A report stating marine plastic pollution can generate significant economic costs that are associated with loss in revenue from tourism, fishing, aquaculture, transport, and other ocean-based activities is a concern.
Despite stringent controls on the usage of plastic, the recently released report is forecasting total costs due to plastic waste between 2023-2040 to be at an estimated $4 billion, while costs of plastics on marine ecosystem losses will be $3 billion for the same period.
Titled “The economic impact of plastic pollution and the benefits of reducing mismanaged waste in Fiji”, the report was released by the International Union for Conservation of Nature (IUCN).
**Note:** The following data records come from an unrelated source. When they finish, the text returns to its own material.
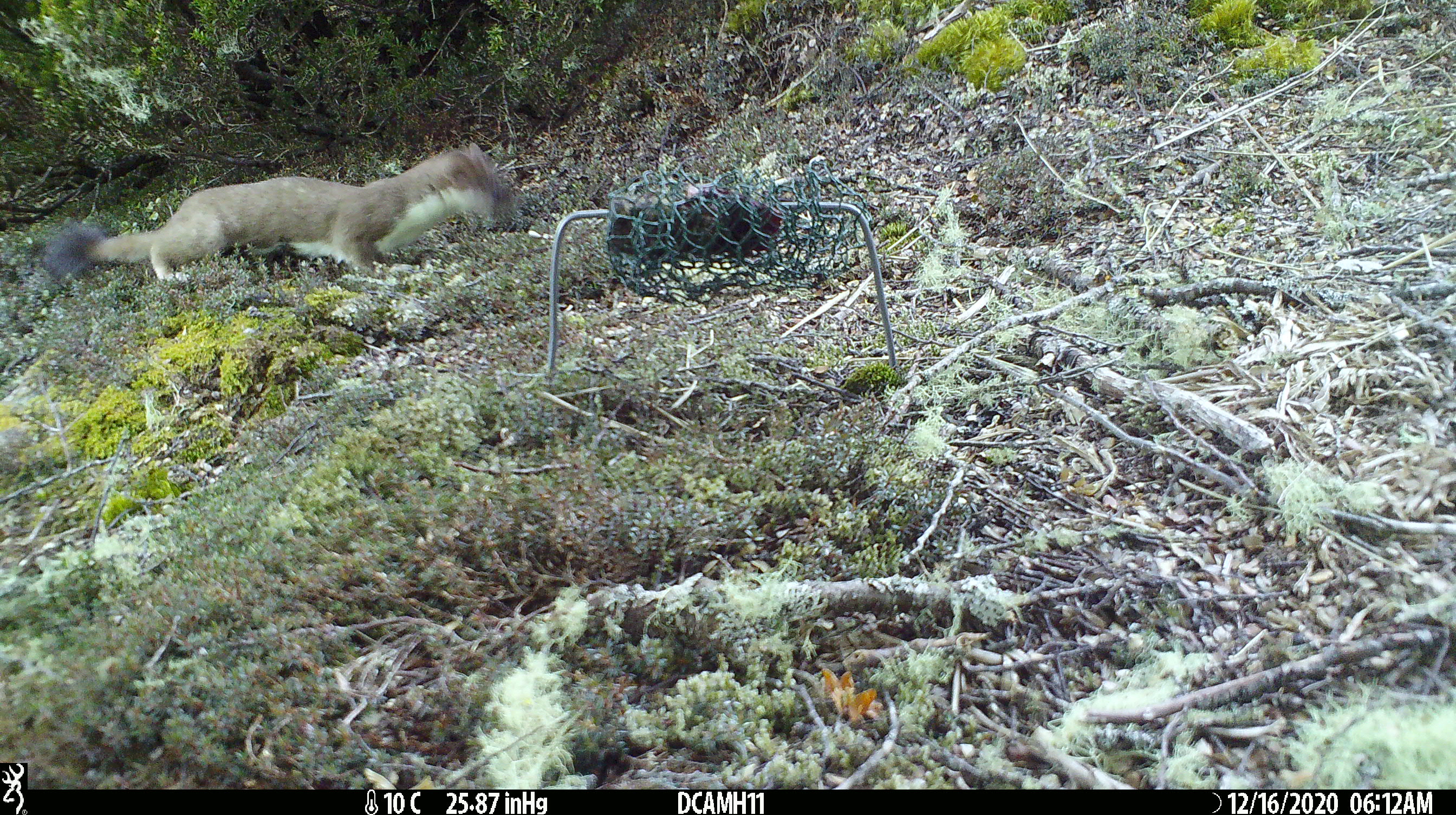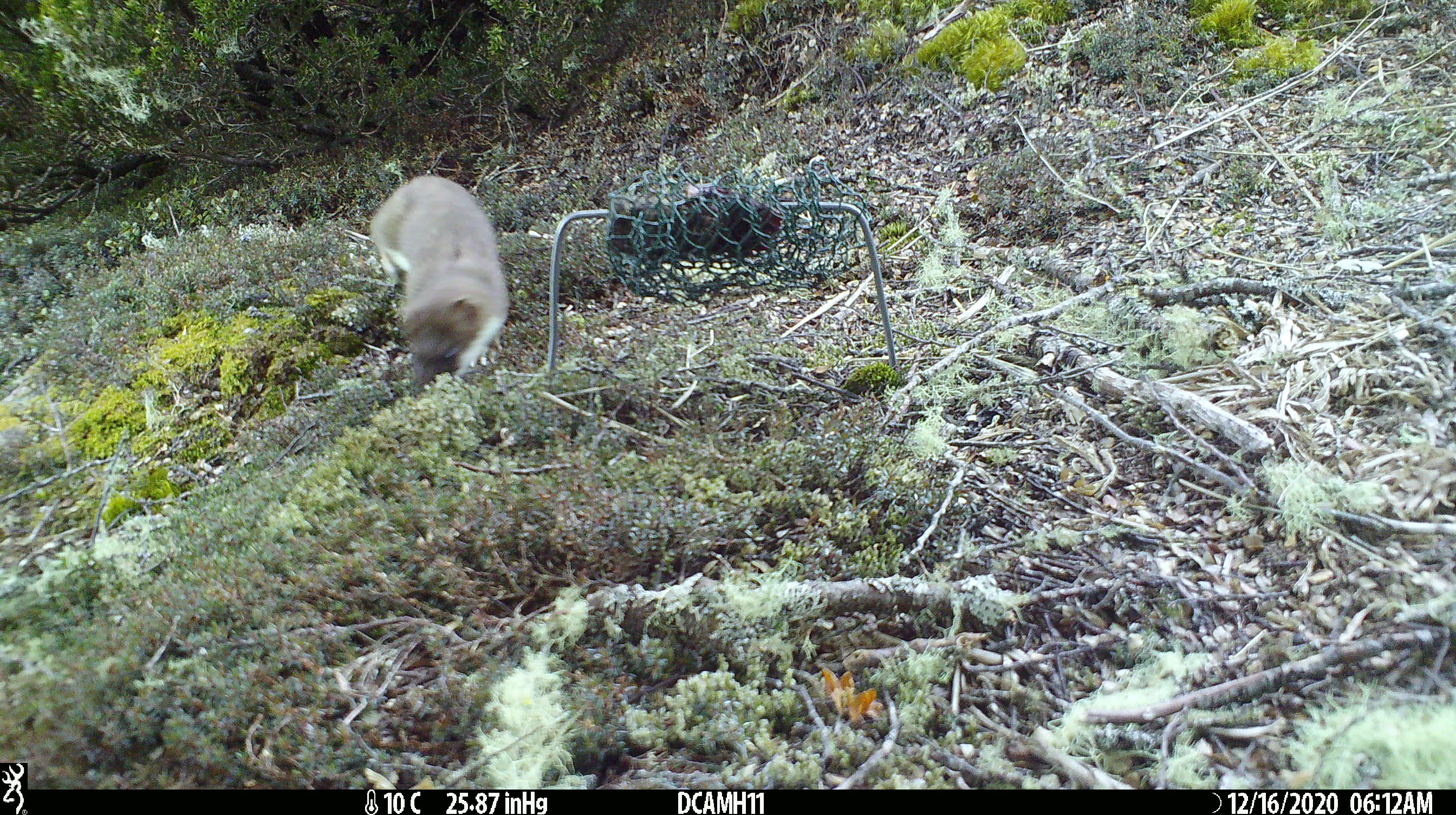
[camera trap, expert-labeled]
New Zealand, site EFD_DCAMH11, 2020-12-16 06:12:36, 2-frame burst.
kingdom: Animalia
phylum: Chordata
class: Mammalia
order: Carnivora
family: Mustelidae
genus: Mustela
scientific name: Mustela erminea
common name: stoat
Stoat (Mustela erminea).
The IUCN report states in 2019 public solid plastic waste management costs amounted to $3,187,920 and that 19,674 tonnes of plastic waste were generated in 2019.
Annual estimated amount of waste disposed of through formal waste management processes in 2019 amounted to 139,558 tonnes, out of which 14,884 tonnes were plastics.
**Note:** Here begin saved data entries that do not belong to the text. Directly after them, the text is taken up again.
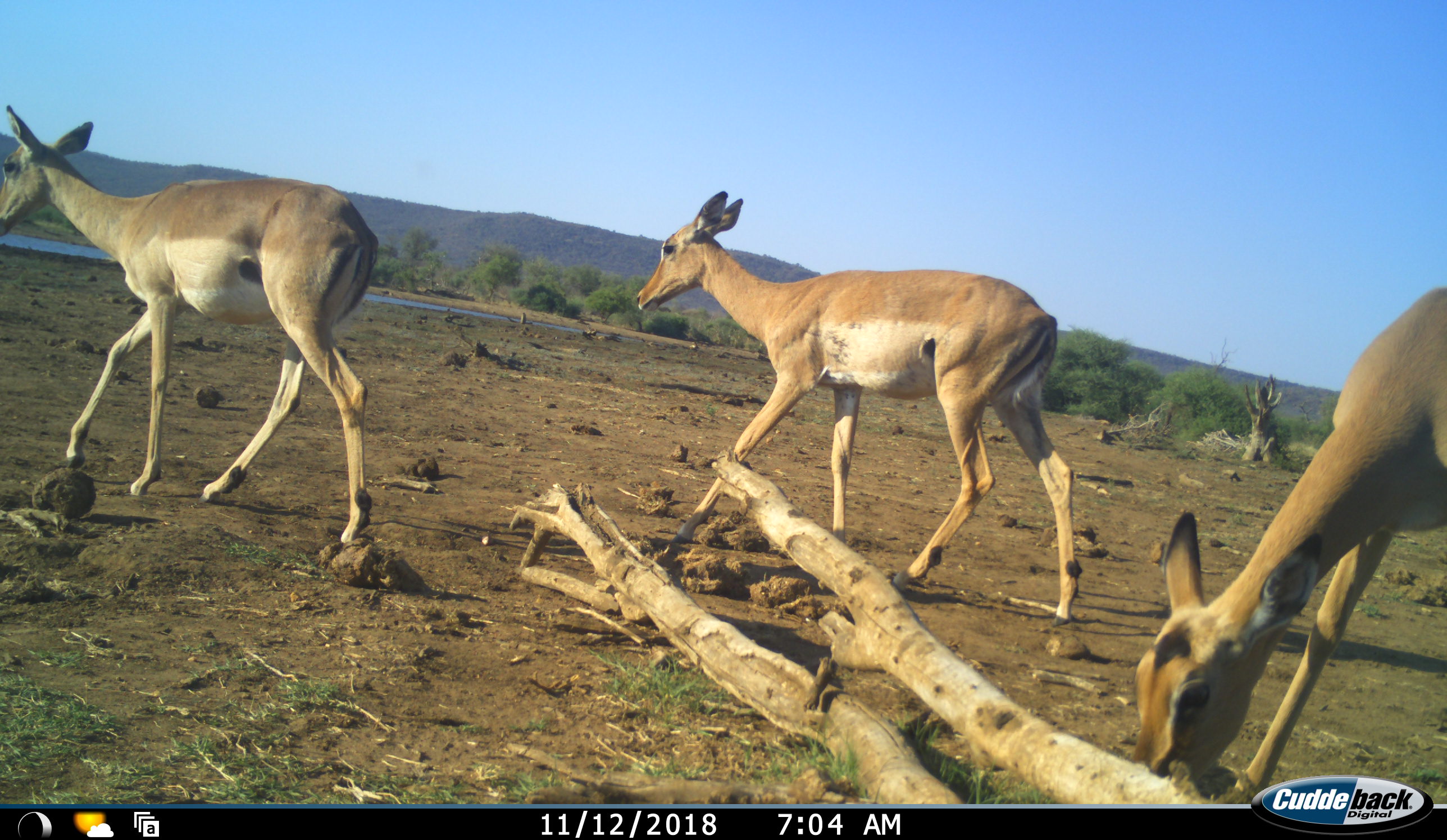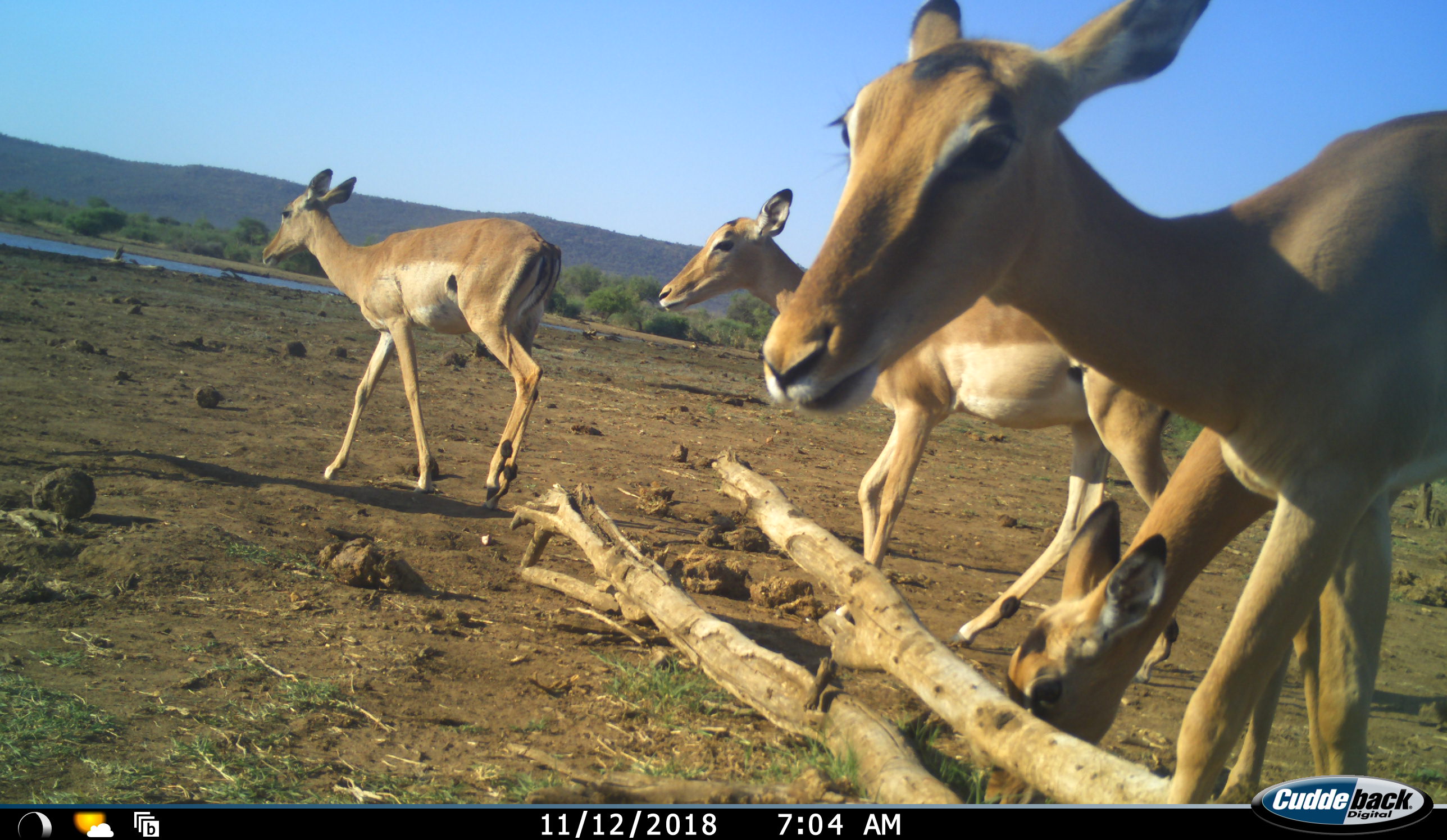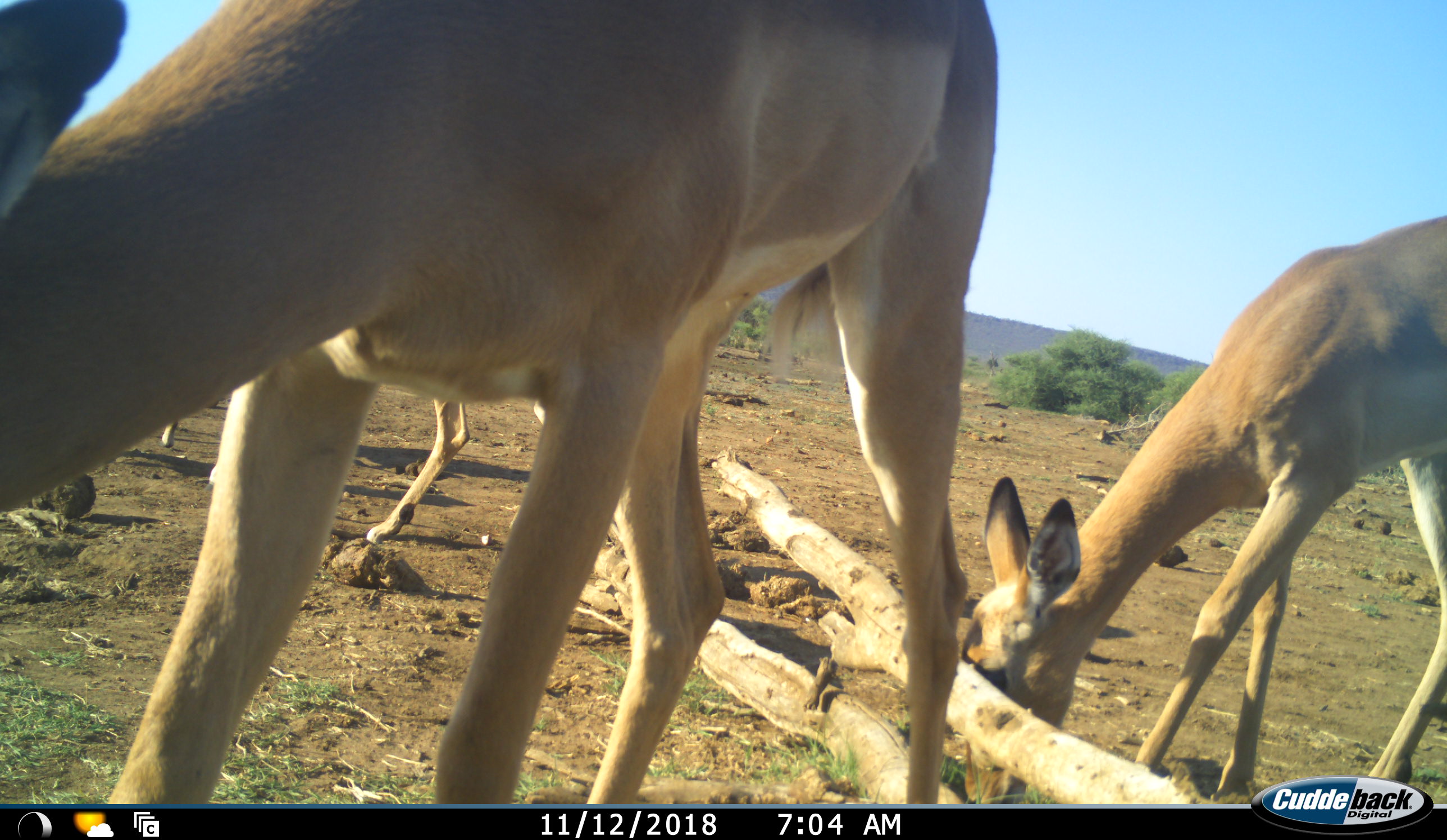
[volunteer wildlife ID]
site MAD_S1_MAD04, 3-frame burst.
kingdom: Animalia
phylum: Chordata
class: Mammalia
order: Artiodactyla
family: Bovidae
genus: Aepyceros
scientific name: Aepyceros melampus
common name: impala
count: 4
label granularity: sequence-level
The impact of plastics, it states, should not be seen as an isolated effect. Plastic pollution is an additional stressor on marine ecosystems that are already dealing with multiple stressors. We are urged to improve our waste management system.
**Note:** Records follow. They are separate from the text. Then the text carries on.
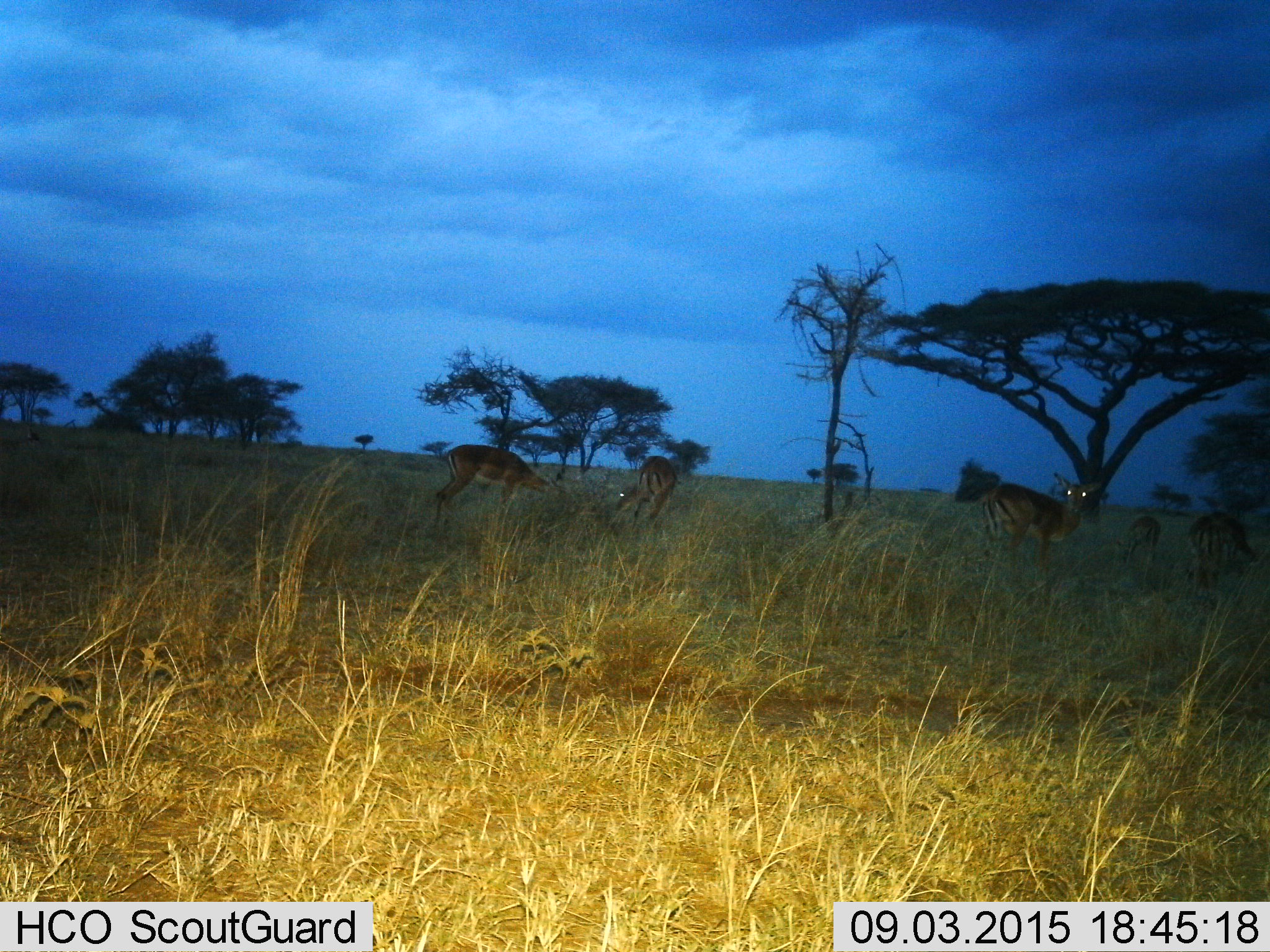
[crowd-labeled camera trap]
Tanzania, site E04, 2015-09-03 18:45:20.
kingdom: Animalia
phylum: Chordata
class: Mammalia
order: Artiodactyla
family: Bovidae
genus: Nanger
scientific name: Nanger granti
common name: grant's gazelle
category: gazellegrants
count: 5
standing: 67%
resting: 11%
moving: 33%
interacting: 0%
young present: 11%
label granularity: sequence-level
Fiji, it states, should be able to recycle up to 31 per cent of its managed plastic waste, and 19.1 per cent of its mismanaged plastic waste, which in turn could reduce leakage by 19.1 per cent.
There is a need to invest in infrastructure such as waste transfer stations and material recovery facilities to support the recycling sector and source separation.
In essence, what we have right now is a shocking situation in as far as environmental pollution is concerned. We need a comprehensive waste management solution that encompasses individuals, communities, businesses, and the nation.
This is the view of Fiji College of General Practitioners president Dr Rajesh Maharaj. The physician led a team of volunteers and Nasinu Town Council workers in a clean-up campaign along the mangrove swamp area near the Bailey Bridge in Laucala Beach Estate just outside Suva last week.
People, he said, must think twice before carelessly throwing rubbish out of cars and buses, into drains or in waterways – “because it all ends up in mangrove patches like this – or worse, in the sea”.
“The marine animals eat it and when we catch and consume fish and other marine species, we are eating the same rubbish we carelessly threw out.” Dr Maharaj said the adage ‘cleanliness is next to godliness’ should be preached on every platform.
“We need this message to be preached in churches, temples, masjids, schools and businesses. It must be preached at every given opportunity so that mind-sets can begin to change.”
We need more people like Dr Maharaj to change mind-sets, and initiate change in how we look after our environment.
There must be value placed on the protection of our natural resources, for the sake of our future, and for our wellbeing now.
The challenge is going to be on how much we want to do this, and how much we appreciate our environment! We should be grateful!